| 15:15 Uhr

Ringen
Weißwasseraner Ringer kassieren zwei Niederlagen

Weißwasser. Sowohl die Männer als auch die Jugend gehen leer aus.

Mit zwei klaren Niederlagen kehrten die Teams des SV „Grün-Weiß“ Weißwasser vom Kampftag aus Leipzig zurück. In der Leplaystraße war dabei sowohl für das Jugend-, als auch das Männerteam nichts zu holen.

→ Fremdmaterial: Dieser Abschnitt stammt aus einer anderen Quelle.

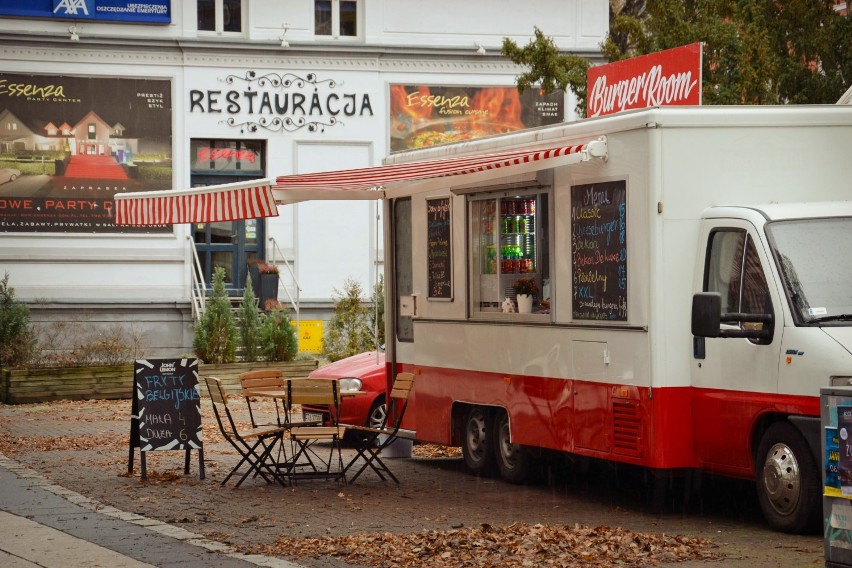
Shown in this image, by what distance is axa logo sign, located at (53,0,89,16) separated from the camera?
27.5 metres

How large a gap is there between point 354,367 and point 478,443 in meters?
2.68

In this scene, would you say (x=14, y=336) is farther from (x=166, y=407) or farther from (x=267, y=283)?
(x=166, y=407)

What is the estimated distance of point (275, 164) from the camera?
28.4 m

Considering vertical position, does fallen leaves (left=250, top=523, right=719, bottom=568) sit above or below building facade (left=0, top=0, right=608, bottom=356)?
below

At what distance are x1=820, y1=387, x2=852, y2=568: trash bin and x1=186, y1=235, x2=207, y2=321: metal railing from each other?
799 inches

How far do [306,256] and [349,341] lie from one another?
6.24 meters

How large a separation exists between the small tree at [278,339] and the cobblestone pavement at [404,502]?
26.2 feet

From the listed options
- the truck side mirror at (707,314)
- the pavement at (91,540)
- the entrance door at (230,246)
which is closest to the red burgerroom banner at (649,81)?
the truck side mirror at (707,314)

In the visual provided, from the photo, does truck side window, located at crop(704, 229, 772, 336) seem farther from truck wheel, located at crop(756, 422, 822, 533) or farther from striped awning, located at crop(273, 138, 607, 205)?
striped awning, located at crop(273, 138, 607, 205)

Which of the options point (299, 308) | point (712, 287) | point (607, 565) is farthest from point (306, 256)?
point (607, 565)

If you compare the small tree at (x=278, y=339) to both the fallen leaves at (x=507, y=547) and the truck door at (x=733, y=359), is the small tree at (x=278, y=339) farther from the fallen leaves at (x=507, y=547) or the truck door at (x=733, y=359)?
the fallen leaves at (x=507, y=547)

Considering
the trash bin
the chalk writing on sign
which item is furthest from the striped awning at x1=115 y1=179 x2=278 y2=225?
the trash bin

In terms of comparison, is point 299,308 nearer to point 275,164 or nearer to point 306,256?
point 306,256

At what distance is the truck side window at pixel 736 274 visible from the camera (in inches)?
409
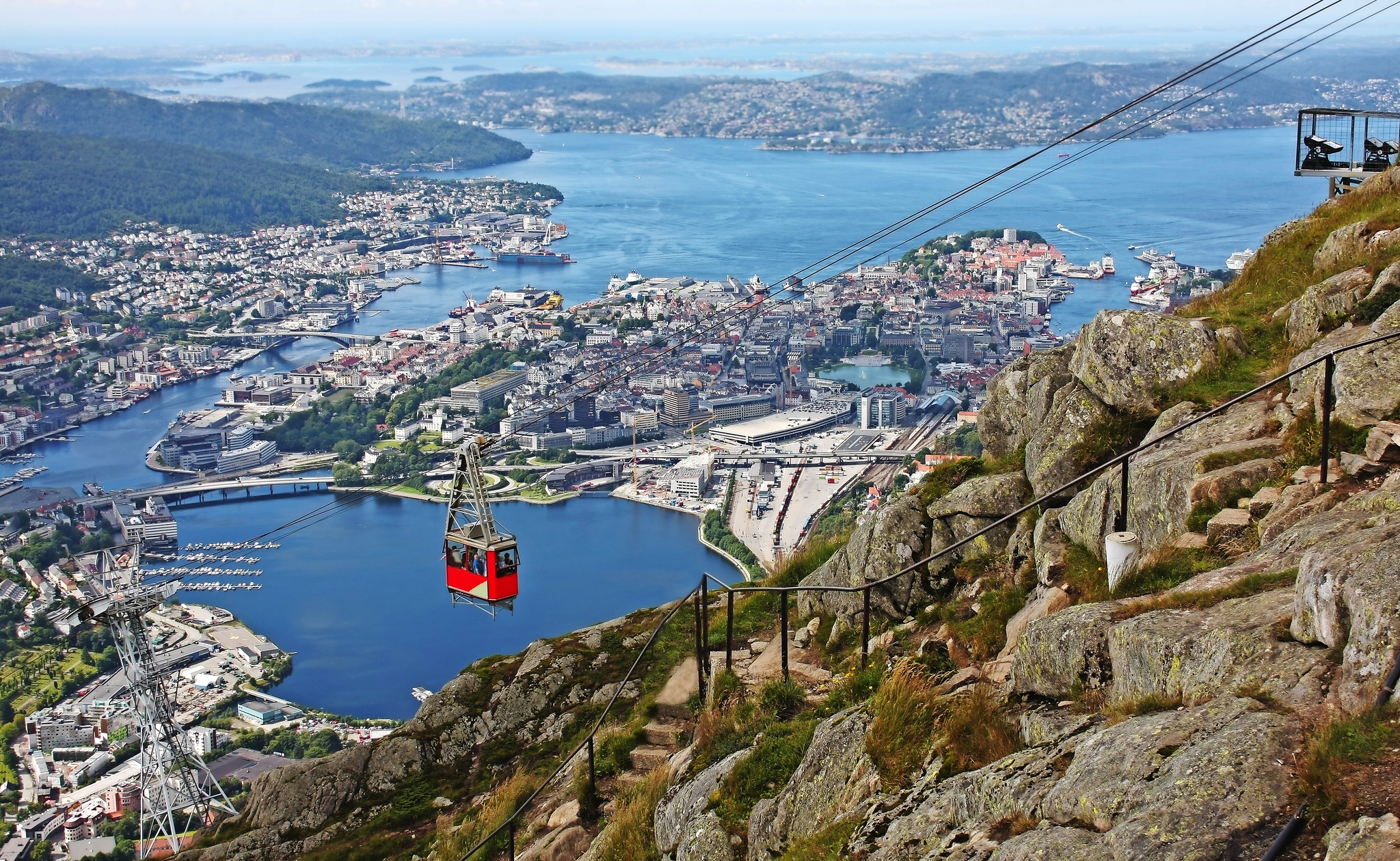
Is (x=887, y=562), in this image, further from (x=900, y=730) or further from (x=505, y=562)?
(x=505, y=562)

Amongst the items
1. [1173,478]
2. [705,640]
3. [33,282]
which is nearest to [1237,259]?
[1173,478]

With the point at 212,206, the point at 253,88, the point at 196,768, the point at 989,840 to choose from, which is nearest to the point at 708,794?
the point at 989,840

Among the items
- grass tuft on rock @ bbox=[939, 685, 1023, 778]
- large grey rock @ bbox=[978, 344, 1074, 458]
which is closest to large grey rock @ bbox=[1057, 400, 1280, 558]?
large grey rock @ bbox=[978, 344, 1074, 458]

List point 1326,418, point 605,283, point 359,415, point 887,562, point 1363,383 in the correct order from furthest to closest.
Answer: point 605,283
point 359,415
point 887,562
point 1363,383
point 1326,418

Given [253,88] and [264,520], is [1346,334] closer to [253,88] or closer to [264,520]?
[264,520]

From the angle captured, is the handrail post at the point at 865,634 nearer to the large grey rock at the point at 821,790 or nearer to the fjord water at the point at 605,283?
the large grey rock at the point at 821,790

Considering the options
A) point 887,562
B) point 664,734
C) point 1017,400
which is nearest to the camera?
point 664,734
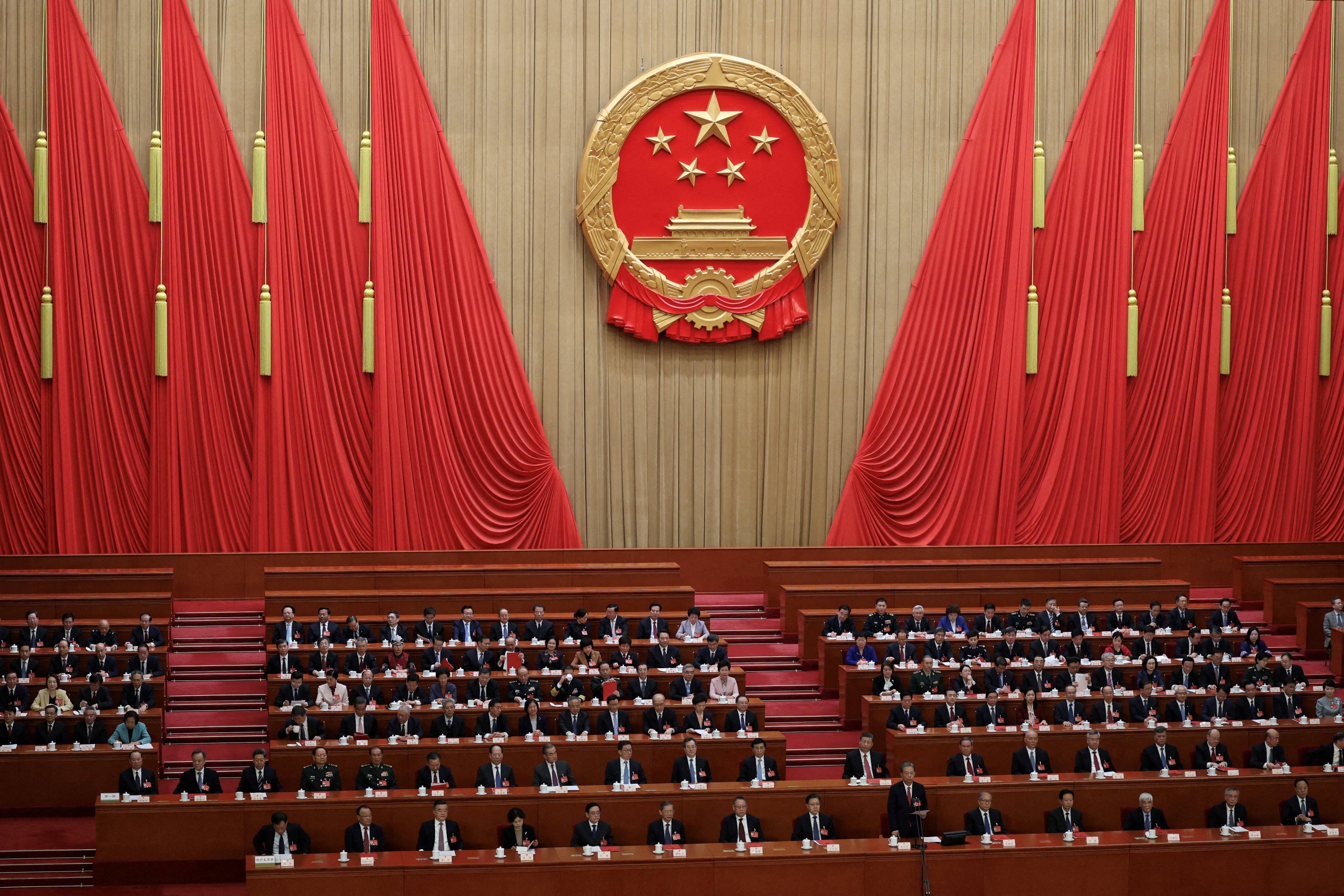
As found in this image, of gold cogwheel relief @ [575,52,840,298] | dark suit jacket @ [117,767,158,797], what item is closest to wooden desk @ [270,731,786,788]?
dark suit jacket @ [117,767,158,797]

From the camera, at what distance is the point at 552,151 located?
32.3 feet

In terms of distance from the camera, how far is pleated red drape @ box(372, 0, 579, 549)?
31.7 ft

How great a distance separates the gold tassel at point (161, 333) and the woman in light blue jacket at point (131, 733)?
2877mm

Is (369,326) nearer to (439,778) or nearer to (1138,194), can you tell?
(439,778)

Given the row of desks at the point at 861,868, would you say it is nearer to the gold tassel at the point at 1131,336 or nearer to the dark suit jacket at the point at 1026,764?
the dark suit jacket at the point at 1026,764

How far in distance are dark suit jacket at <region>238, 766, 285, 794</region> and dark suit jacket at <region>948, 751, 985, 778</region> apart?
123 inches

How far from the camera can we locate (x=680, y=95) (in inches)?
392

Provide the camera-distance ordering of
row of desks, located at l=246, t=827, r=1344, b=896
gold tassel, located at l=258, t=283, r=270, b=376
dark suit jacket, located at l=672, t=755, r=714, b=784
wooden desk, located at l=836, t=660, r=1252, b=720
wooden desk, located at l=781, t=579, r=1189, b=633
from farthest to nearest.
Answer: gold tassel, located at l=258, t=283, r=270, b=376, wooden desk, located at l=781, t=579, r=1189, b=633, wooden desk, located at l=836, t=660, r=1252, b=720, dark suit jacket, located at l=672, t=755, r=714, b=784, row of desks, located at l=246, t=827, r=1344, b=896

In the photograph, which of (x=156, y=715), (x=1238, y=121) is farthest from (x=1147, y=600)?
(x=156, y=715)

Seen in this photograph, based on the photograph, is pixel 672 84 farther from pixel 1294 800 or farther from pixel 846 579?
pixel 1294 800

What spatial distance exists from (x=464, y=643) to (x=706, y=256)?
130 inches

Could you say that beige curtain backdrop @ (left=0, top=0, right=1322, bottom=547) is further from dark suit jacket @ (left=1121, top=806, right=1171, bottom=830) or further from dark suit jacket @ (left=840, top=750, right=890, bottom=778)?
dark suit jacket @ (left=1121, top=806, right=1171, bottom=830)

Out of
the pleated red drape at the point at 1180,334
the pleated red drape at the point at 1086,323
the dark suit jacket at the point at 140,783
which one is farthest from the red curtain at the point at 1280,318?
the dark suit jacket at the point at 140,783

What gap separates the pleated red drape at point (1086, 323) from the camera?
10.3m
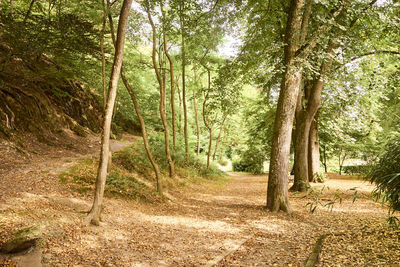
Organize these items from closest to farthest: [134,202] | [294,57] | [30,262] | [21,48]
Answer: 1. [30,262]
2. [294,57]
3. [134,202]
4. [21,48]

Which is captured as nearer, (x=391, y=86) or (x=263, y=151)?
(x=391, y=86)

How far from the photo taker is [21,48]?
920 centimetres

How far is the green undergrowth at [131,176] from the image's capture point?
818 centimetres

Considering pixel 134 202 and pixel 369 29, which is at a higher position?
pixel 369 29

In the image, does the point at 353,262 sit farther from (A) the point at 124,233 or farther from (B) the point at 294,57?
(B) the point at 294,57

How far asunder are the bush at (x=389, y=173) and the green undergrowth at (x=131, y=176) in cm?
690

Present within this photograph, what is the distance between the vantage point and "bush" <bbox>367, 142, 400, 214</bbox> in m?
4.01

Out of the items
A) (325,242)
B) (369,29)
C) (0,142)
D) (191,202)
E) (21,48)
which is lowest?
(191,202)

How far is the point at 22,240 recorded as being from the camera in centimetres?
391

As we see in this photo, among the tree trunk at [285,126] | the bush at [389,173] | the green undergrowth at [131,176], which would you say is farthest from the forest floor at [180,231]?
the bush at [389,173]

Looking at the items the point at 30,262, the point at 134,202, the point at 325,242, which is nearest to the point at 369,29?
the point at 325,242

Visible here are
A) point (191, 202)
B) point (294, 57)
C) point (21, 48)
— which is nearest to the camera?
point (294, 57)

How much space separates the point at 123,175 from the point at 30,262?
6.34 meters

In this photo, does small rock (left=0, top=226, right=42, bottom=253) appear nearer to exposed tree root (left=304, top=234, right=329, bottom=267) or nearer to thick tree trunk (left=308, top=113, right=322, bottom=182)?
exposed tree root (left=304, top=234, right=329, bottom=267)
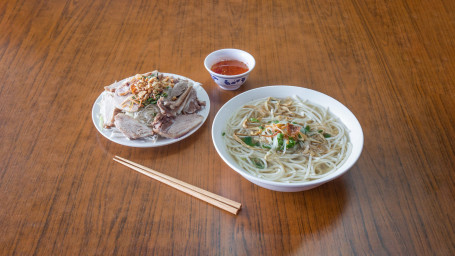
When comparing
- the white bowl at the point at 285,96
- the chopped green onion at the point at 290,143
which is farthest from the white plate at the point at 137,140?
the chopped green onion at the point at 290,143

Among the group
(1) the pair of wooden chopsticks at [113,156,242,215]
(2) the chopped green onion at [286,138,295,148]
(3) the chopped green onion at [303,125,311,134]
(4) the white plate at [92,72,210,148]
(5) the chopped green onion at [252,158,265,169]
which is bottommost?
(1) the pair of wooden chopsticks at [113,156,242,215]

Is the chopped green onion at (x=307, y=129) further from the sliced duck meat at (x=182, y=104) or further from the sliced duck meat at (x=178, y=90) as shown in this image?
the sliced duck meat at (x=178, y=90)

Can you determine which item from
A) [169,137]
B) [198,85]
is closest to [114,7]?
[198,85]

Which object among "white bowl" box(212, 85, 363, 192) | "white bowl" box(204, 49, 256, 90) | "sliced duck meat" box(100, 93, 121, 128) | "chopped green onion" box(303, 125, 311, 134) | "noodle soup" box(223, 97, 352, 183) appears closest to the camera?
"white bowl" box(212, 85, 363, 192)

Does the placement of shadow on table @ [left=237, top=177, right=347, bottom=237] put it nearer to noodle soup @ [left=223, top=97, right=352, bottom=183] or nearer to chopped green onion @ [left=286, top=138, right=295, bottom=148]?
noodle soup @ [left=223, top=97, right=352, bottom=183]

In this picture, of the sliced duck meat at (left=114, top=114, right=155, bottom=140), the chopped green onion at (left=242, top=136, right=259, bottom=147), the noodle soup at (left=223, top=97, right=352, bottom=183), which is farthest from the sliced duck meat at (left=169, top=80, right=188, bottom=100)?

In der Jugendliga Mitteldeutschland war das gastgebende Drei-Länder-Team den Weißwasseranern deutlich überlegen. Neun  der zehn Kämpfe konnten die Gastgeber für sich entscheiden. Den Sieg im letzten Kampf für die Lausitzer holte der Auer Gastringer Tony Lehmann. Somit stand am Ende eine deutliche 4:32-Niederlage als Endergebnis. Da die Leipziger klarer Meisterschaftsfavorit sind, galt für die Nachwuchsringer vor allem Kampfgeist zu zeigen. Dies konnten alle eingesetzten Sportler auch zeigen. Mit dieser Niederlage liegen die Weißwasseraner weiterhin auf Rang vier in der Tabelle.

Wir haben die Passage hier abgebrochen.